Collected data entries:
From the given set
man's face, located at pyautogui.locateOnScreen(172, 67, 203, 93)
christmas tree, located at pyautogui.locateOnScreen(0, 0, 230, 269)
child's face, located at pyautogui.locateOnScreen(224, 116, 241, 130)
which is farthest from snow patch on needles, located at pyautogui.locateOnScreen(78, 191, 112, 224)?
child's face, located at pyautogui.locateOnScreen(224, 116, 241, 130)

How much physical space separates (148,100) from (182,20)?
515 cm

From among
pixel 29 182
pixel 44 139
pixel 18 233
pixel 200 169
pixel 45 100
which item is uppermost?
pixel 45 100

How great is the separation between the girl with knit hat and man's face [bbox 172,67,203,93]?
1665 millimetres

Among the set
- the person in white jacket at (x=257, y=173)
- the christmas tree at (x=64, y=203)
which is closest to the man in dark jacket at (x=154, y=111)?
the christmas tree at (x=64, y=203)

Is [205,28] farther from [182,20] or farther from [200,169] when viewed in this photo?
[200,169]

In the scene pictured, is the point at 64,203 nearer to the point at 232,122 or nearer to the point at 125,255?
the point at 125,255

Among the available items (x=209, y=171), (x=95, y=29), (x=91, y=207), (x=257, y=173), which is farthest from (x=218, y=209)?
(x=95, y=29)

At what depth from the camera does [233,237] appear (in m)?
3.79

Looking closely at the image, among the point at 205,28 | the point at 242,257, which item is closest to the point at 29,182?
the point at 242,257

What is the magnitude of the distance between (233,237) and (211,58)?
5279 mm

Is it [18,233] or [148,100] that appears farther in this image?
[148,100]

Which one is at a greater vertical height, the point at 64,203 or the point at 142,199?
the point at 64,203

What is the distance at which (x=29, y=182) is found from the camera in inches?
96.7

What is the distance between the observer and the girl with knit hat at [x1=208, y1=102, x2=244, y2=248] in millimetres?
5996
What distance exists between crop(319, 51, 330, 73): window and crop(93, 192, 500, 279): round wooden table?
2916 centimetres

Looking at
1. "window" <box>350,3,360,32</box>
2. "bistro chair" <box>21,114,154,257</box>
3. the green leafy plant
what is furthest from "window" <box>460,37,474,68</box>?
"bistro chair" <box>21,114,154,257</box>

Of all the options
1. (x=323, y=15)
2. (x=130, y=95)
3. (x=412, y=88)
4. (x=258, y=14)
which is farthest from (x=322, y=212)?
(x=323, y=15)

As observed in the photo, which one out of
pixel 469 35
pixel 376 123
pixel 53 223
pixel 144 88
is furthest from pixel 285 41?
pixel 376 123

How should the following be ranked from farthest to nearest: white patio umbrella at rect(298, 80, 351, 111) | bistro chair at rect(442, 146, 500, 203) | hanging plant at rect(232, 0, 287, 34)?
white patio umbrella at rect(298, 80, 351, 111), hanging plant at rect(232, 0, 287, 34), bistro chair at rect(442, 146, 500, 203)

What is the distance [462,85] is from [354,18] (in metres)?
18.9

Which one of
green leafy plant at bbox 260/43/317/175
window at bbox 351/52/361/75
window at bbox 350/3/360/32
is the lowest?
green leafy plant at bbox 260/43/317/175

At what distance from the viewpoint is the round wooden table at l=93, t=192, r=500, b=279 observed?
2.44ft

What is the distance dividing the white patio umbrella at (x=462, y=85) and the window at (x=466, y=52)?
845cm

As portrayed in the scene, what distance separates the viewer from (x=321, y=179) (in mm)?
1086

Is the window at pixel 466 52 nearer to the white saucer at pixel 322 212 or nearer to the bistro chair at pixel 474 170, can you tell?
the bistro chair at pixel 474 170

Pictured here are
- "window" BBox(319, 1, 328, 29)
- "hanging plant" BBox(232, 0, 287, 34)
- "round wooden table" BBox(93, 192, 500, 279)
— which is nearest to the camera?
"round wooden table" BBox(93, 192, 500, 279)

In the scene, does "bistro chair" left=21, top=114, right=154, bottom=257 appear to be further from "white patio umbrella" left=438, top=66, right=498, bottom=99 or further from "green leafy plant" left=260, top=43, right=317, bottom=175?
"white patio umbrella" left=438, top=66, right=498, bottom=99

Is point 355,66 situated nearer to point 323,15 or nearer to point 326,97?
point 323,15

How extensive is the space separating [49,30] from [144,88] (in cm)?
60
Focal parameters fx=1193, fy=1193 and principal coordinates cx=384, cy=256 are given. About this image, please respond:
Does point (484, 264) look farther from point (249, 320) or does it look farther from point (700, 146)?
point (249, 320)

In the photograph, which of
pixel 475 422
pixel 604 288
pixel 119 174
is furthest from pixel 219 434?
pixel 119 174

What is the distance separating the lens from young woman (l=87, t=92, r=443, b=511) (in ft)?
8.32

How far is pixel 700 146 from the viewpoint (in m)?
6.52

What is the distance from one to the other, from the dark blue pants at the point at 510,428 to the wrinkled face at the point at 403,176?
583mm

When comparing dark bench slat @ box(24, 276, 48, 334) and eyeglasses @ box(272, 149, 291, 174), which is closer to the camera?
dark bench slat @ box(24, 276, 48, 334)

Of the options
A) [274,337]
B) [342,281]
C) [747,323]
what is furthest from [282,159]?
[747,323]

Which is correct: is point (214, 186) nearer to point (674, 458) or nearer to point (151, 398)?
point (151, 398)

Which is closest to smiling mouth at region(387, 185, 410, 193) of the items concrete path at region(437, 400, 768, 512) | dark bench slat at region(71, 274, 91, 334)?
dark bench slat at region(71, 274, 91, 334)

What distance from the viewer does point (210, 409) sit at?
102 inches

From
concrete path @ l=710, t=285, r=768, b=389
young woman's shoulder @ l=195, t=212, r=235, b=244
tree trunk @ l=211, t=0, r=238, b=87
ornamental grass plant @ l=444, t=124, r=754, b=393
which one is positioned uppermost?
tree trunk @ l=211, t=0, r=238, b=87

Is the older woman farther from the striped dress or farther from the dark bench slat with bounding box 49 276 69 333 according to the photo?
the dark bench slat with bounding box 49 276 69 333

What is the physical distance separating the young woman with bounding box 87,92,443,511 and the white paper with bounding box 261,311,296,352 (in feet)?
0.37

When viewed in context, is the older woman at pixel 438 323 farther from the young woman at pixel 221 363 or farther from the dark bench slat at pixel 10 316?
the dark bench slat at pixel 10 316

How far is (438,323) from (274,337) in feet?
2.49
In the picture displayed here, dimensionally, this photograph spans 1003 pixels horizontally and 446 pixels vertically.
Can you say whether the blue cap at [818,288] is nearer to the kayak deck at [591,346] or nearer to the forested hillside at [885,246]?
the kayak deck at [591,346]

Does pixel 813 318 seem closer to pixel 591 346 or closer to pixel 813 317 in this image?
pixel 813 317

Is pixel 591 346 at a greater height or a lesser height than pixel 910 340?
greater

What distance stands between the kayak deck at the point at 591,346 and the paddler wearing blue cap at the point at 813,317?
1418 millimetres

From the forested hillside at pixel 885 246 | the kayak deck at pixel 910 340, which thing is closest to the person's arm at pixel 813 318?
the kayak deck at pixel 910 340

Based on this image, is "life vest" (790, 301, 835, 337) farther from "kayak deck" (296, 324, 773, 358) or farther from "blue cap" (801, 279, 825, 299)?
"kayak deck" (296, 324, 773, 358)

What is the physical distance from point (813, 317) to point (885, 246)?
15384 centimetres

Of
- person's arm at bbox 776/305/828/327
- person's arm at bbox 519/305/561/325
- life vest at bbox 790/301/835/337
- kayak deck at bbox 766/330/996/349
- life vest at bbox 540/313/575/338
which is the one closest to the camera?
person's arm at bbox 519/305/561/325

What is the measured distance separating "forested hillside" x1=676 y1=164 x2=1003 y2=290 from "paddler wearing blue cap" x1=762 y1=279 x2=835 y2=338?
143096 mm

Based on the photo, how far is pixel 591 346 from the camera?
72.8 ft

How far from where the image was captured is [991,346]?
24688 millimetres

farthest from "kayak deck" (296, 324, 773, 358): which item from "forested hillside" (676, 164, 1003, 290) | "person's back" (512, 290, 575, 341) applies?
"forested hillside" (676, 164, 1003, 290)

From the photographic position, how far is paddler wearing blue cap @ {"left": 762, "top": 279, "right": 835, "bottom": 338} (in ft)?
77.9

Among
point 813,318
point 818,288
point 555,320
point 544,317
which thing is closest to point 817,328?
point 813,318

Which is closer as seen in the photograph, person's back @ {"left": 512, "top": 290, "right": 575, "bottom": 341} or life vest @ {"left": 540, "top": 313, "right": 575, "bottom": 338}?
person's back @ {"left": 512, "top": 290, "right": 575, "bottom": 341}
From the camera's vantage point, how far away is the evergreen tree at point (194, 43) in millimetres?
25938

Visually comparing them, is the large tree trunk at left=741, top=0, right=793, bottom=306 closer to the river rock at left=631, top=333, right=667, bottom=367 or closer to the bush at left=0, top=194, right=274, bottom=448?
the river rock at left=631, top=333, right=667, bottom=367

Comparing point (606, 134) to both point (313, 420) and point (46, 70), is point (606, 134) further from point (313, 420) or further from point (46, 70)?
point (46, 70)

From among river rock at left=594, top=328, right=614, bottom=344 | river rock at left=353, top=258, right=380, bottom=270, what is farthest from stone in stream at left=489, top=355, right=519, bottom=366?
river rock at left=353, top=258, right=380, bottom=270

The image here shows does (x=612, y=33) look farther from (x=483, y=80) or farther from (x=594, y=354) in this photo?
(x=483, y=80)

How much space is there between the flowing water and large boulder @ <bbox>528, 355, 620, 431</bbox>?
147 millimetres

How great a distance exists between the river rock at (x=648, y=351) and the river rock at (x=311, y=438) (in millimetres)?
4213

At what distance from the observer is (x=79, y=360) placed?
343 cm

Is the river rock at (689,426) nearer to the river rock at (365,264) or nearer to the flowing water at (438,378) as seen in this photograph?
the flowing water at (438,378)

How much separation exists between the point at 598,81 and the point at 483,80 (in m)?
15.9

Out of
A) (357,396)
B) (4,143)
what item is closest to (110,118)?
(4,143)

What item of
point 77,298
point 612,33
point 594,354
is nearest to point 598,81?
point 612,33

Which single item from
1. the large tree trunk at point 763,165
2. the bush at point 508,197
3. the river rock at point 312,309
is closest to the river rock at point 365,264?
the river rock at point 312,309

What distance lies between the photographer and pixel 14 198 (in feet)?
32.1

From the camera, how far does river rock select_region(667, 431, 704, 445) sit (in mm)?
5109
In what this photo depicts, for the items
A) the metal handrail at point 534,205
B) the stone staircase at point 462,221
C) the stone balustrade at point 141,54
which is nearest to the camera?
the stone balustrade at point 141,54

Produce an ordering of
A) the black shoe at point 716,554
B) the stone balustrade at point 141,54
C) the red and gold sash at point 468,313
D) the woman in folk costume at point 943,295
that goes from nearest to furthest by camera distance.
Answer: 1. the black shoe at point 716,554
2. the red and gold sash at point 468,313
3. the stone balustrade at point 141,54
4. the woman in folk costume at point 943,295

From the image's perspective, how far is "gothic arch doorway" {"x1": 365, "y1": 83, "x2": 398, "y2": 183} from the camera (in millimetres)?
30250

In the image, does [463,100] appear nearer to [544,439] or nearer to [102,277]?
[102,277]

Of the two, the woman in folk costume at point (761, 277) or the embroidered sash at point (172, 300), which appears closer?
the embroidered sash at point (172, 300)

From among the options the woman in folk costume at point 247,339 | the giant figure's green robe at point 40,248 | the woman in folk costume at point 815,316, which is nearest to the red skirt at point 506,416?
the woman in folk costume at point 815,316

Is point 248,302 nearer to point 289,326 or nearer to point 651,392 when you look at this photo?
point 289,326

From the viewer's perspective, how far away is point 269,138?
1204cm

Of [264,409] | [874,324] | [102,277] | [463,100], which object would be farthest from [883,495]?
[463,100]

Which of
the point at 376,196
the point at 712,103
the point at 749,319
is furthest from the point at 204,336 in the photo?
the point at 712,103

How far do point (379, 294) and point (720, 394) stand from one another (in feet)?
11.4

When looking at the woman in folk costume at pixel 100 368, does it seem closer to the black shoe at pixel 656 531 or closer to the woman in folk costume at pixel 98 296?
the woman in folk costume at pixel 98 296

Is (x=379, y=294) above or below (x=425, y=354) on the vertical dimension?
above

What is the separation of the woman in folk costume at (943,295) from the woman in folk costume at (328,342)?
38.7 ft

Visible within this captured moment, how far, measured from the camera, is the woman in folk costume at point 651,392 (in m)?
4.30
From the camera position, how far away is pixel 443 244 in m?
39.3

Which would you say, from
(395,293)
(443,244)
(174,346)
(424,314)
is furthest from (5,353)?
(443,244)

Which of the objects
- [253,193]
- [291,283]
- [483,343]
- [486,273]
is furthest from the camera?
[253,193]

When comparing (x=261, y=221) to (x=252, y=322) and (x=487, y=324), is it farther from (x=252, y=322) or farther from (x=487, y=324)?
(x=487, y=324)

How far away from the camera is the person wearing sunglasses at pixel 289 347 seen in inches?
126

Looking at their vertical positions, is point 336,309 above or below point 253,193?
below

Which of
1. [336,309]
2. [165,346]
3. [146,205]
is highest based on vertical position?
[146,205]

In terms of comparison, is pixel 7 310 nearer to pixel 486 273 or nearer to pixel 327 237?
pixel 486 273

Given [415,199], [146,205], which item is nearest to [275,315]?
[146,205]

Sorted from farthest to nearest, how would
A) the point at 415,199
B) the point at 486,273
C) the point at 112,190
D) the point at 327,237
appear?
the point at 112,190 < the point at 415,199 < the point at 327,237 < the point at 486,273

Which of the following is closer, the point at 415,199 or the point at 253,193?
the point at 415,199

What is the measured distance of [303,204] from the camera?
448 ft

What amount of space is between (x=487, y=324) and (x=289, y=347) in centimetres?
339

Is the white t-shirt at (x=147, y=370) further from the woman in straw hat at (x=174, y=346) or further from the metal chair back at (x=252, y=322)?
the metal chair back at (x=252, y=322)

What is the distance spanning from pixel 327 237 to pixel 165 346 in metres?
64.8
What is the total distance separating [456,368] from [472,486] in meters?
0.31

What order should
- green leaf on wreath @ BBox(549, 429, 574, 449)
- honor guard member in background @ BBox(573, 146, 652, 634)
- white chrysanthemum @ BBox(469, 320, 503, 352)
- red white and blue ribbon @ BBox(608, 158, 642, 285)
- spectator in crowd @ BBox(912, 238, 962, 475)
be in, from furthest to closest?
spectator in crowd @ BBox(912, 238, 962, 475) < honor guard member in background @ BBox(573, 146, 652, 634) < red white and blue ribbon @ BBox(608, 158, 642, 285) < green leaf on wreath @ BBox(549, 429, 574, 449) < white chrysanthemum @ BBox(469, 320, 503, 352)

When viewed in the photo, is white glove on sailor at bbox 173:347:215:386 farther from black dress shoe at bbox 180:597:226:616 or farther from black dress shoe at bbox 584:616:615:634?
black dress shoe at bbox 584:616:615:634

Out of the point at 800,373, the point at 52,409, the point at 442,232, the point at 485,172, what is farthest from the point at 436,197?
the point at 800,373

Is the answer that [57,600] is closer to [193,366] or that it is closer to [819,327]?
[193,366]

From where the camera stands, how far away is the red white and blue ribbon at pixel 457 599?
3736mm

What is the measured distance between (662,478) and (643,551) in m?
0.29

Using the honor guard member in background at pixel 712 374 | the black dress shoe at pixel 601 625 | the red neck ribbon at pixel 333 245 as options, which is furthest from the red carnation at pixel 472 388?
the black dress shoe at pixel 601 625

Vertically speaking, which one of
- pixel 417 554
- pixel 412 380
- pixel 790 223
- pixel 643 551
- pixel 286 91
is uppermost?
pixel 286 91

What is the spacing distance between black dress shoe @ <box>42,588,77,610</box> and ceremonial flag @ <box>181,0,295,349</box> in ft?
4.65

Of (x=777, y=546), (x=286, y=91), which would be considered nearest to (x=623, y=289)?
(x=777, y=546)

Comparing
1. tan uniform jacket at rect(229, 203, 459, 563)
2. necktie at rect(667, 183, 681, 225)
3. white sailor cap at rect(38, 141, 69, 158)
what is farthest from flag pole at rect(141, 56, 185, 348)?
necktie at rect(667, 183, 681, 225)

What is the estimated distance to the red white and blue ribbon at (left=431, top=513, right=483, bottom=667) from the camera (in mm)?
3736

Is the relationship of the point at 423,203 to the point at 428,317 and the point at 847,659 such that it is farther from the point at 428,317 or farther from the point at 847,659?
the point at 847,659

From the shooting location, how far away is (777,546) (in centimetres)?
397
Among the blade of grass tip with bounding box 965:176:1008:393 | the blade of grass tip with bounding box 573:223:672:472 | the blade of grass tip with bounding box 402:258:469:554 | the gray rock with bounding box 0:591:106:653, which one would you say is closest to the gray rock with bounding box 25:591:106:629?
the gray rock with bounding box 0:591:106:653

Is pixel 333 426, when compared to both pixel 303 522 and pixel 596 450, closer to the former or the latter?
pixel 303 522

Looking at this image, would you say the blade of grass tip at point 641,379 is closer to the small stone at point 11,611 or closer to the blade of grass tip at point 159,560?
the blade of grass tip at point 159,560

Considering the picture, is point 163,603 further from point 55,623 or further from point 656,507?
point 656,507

[Instructions to follow]
Recast the material as a numbered list with blank lines omitted, beginning at the line that contains "Based on the" and ending after the line that contains "24688 millimetres".

[Problem solution]
1. Based on the photo, how far is pixel 591 346 from the camera?
2. 72.8 ft
3. How far from where the image was captured is [991,346]?
4. 24688 millimetres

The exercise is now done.